Among all this mess the island of Bali appears a relative haven of ricefields, forests, rivers, beaches and tourist resorts. In reality, Bali’s ricefields and forests are rapidly being converted to urban uses, its rivers and beaches are being polluted with waste of all kinds and behind the lush greenery and sparkling facades of the up-market resorts are some less-than-ideal environmental practices.

Rapid economic development driven by tourism is the primary cause of these problems. Not only do tourists buy lots of consumer goods, many of them highly packaged, but the expansion of the industry is nurturing the growth of a new middle class with international-style consumption tastes and habits. But tourism is also part of the solution, because it has heightened awareness of the polluting potential of waste and stimulated search for solutions. So Bali can be seen as a kind of small-scale laboratory for the future of waste management in Indonesia.

This is the story of three projects which offer alternative approaches to dealing with rubbish. The first might be described as a boutique solution for high-quality hotel wastes, the second is an internationally funded high-tech mega-project and the third is a district level multi-party project that is now funded largely by carbon credits.  The first option has been successful, but only because of the unusually rich waste stream it receives. The second has been plagued by problems. The third is the most promising, especially as a model for replication elsewhere, but ironically it is dependent on international funding through the carbon economy.

Five star waste

Yayasan Wisnu is a local NGO that was founded in 1993 to deal with waste problems in the popular tourist resort of Ubud. Its attempt failed for various reasons, leading the NGO to shift its attention to the tourism areas on the coast. Here, large hotels were creating large amounts of waste, most of which was being illegally dumped, although food waste was being sold to local pig farmers, one of whom had built a small business collecting and delivering it. Yayasan Wisnu managed to persuade the hotels that it was in their interest to take more responsibility for their waste. Out of this three-way collaboration, a new business was formed. Called Jimbaran Lestari, it is owned by the trucking contractor who had previously been collecting hotel food waste and receives technical and management support from Yayasan Wisnu.

Jimbaran Lestari began in 1996 with three hotels but now works with more than fifteen. The hotels pay for their waste to be collected in three separate collections: wet, dry and organic. It is trucked to a large, clean, well organised shed. The dry waste, mostly packaging, is sorted manually by labourers, most of whom are Javanese who are employed by the middlemen who buy the recyclables and then bundled and shipped to Java for recycling. The wet (mostly food) waste is drained and the solids are sold to pig farmers. Liquids are processed in a septic tank. Garden wastes are dumped in a yard behind the Jimbaran Lestari plant. Solid wood is separated and sold as firewood. Lighter materials are composted in big piles, sprayed regularly and turned manually. The resulting compost is then sold back to the hotels. Only the residual unrecyclable material – about 30 per cent of the total – goes to a landfill.

Jimbaran Lestari has been a relatively successful solution in both technical and economic terms. But its success is at least partly the result of some less-than-typical conditions, including its location at the centre of a number of major hotels and its early start in the business. Perhaps the most important keys to its success are the willingness of its customers to pay for collection and a waste stream much richer in recyclable materials than the average in Indonesia. So while it is a successful model, its success may not be easy to replicate in other situations.

__Exercises to complete__.
[1] Summarize the passage on waste in Bali in two sentences.
[2] Count the lines of the listing that contain the word "situated", treating uppercase and lowercase as different. Give only the number.
The listing has no connection to the passage on waste in Bali.

__Recorded data__.
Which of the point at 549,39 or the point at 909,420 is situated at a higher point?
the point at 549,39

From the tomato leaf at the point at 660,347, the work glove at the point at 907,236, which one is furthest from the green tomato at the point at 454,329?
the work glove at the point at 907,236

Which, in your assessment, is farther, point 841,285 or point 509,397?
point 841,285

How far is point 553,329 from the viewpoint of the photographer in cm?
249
--
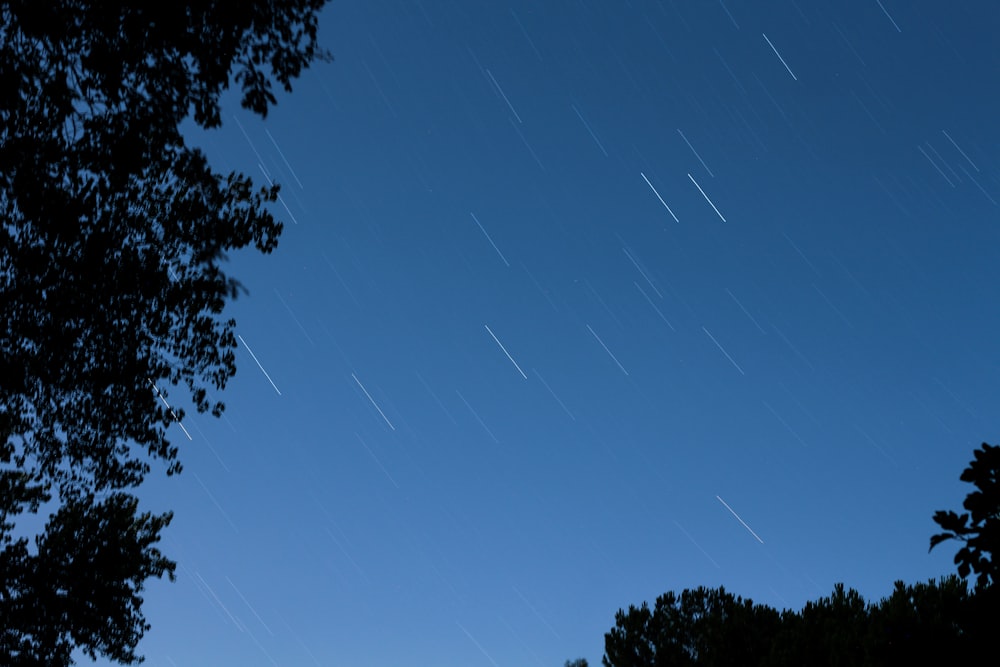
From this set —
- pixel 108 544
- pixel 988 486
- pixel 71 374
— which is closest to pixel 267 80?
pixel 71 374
* * *
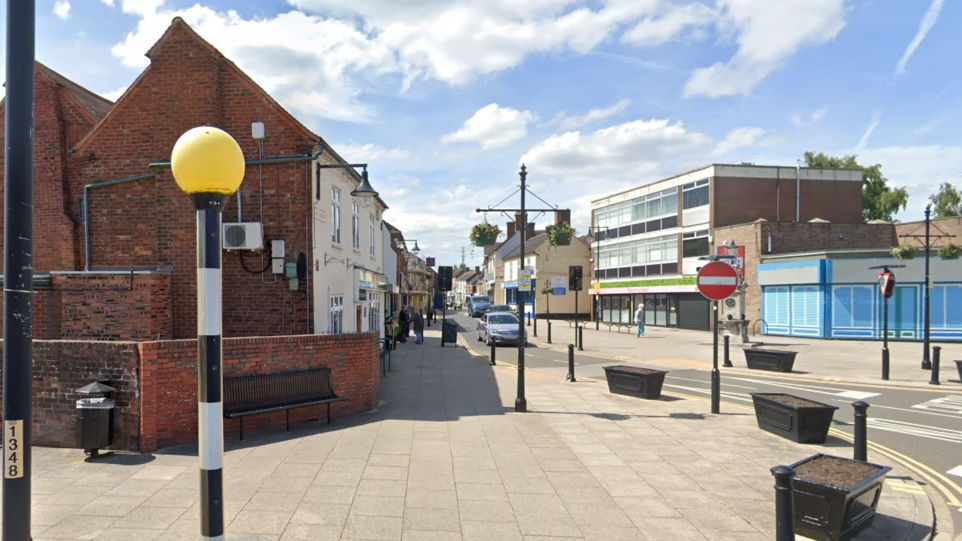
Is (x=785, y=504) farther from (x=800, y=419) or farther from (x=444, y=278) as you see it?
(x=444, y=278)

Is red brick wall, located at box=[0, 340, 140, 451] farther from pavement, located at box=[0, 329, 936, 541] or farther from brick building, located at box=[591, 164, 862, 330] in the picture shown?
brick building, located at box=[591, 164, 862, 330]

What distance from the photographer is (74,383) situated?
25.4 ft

__Task solutions__.
[1] Tourism-driven growth is polluting Bali's rivers and beaches and converting its ricefields and forests to urban uses, but it has also raised awareness of waste and spurred a search for solutions, including three projects that handle rubbish in different ways. The first, Jimbaran Lestari, collects and sorts waste from more than fifteen hotels and has succeeded, though its success rests on unusual conditions, such as a rich waste stream and customers willing to pay, that may be hard to replicate.

[2] 2